The Founder’s vision won’t collapse because of terrorist bombings, but because of our hysterical, disproportionate reactions to them. It is not because of 9/11 that we had enhanced interrogation techniques and went to war, and indefinitely imprison people and extra-judicially assassinate them, and spy and wiretap and lie. It is because of the same emotionally overridden logic that Sullivan employs here that we as a nation have done these things and continue to tolerate them.
And this Swiss-cheese reasoning only continues. First, more assertions,
“What is coming next is a generation whose ideological positions are more virulent and who owing to the removal of older figures with clout, are less likely to be amenable to restraining their actions. And contrary to popular belief, actions have been restrained. Attacks have thus far been used strategically rather than indiscriminately. Just take a look at AQ’s history and its documents and this is blatantly clear.”

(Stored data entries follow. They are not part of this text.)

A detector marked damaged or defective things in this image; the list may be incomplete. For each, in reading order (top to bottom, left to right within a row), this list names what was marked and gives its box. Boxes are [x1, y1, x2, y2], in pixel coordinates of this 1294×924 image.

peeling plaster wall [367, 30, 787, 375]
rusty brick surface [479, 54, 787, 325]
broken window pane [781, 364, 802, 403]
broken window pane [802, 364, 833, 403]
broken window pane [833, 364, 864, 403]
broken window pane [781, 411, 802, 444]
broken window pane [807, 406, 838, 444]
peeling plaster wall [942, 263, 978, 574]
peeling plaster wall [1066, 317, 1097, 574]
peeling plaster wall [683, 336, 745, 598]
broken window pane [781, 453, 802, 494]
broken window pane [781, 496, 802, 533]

I’ll grant the possibility that Sullivan’s psycho-analysis might be true. But don’t see why it’s any more true than any number of other interpretations, predictions or equally ill-supported pontifications.
And then Sullivan admits another expert opinion into the equation, noting as a result with new found caution “[T]here does seem a danger, especially in Yemen, that drones may be focusing the Islamists’ attention away from their own government and onto ours.”

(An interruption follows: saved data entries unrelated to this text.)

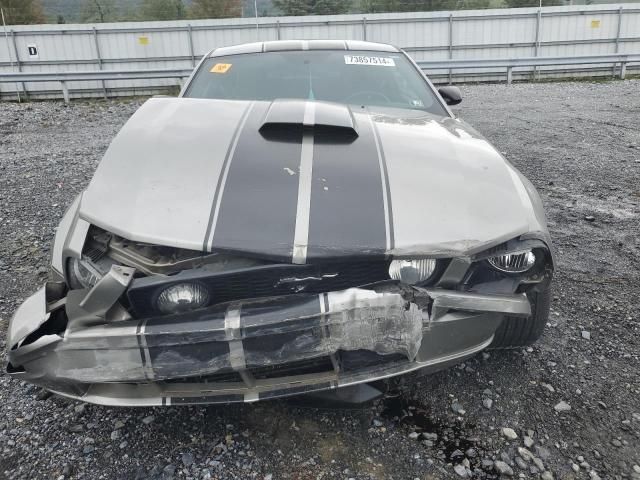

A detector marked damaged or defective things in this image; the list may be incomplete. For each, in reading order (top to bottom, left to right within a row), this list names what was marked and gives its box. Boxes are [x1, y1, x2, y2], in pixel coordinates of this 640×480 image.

broken headlight [67, 255, 104, 288]
damaged ford mustang [7, 41, 552, 406]
wrecked sports car [6, 41, 556, 406]
broken headlight [388, 258, 438, 284]
broken headlight [490, 249, 536, 272]
front fascia damage [6, 270, 528, 404]
crumpled front bumper [7, 278, 532, 404]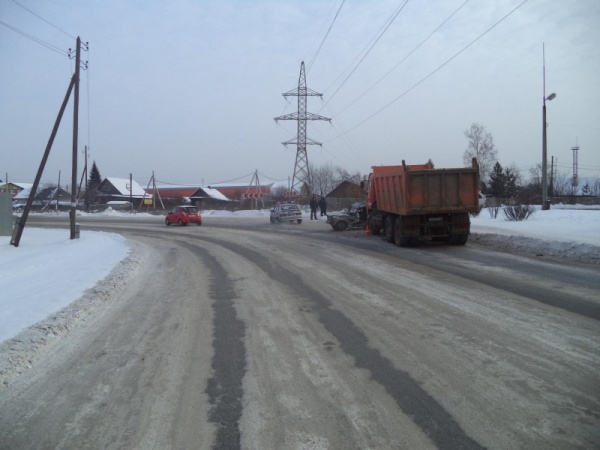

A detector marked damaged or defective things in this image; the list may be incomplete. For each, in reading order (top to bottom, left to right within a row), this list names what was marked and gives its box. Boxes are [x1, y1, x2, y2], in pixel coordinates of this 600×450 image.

crashed car [270, 203, 302, 224]
crashed car [326, 203, 368, 234]
damaged vehicle [326, 203, 368, 234]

So “yes”, he says, “I’m with Conor on the need for more accountability and transparency on this.”
But how much more accountability, and how much more transparency? If Sullivan is really troubled by the developments on the drone front, why does he spend so much more time talking about torture, and celebrating the President for putting an “end” to it (read: outsourcing it)?

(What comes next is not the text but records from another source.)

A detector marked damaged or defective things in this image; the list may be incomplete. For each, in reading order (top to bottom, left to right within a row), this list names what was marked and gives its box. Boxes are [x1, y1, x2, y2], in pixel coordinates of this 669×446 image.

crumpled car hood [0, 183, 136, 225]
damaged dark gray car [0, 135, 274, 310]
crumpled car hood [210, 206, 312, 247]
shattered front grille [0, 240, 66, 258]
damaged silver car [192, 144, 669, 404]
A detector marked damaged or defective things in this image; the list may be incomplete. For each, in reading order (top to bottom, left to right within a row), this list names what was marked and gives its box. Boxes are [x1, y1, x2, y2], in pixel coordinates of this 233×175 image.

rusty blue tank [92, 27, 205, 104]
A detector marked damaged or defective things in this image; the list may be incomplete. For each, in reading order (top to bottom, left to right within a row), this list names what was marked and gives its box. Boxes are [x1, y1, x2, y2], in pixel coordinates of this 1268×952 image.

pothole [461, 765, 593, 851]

And then back to making nonsensical comparisons to land occupations,
“And remember the scale of civilian casualties caused by the Iraq war and catastrophic occupation: tens of thousands of innocents killed under American responsibility for security. The awful truth of war is that innocents will die. Our goal must be to minimize that. Compared with the alternatives, drones kill fewer innocents.”
Except that the only alternative listed is a land invasion. What are the other alternatives? Surely some of them include something other than invading Pakistan, Yemen, or Somalia? And here Sullivan lets loose a most repulsive platitude: people die in war. Once again, he sidesteps any real debate and simply reasserts his position. We’re at war (with who, according to what criteria?) and innocents will die (but why, and how many?) and drones are the only/best way to minimize the number that do (oh, so that’s why, wait, what?)
Sullivan calls the Administration’s method for counting civilian casualties a cop-out, but it’s representative of the same phenomenon that underlies Sullivan’s specious discussion of the drone program. No one wants to actually get down in the dirt and deal with trying to answer the more complex issues: how many civilians is it alright to kill, how certain do we need to be before launching the missiles, how certain do we need to be that drones are the only/best way to make our nation more secure before we our justified in using them?
At the end of the day, anyone who wants to advocate drones, and maintain any kind of moral defense for doing so, needs to start counting bodies. But so far none of the advocates seem to be up to the task. Instead, like Sullivan, they’d rather chalk it off to “in war people die” and accuse people who ask the hard questions of naively “pretending.”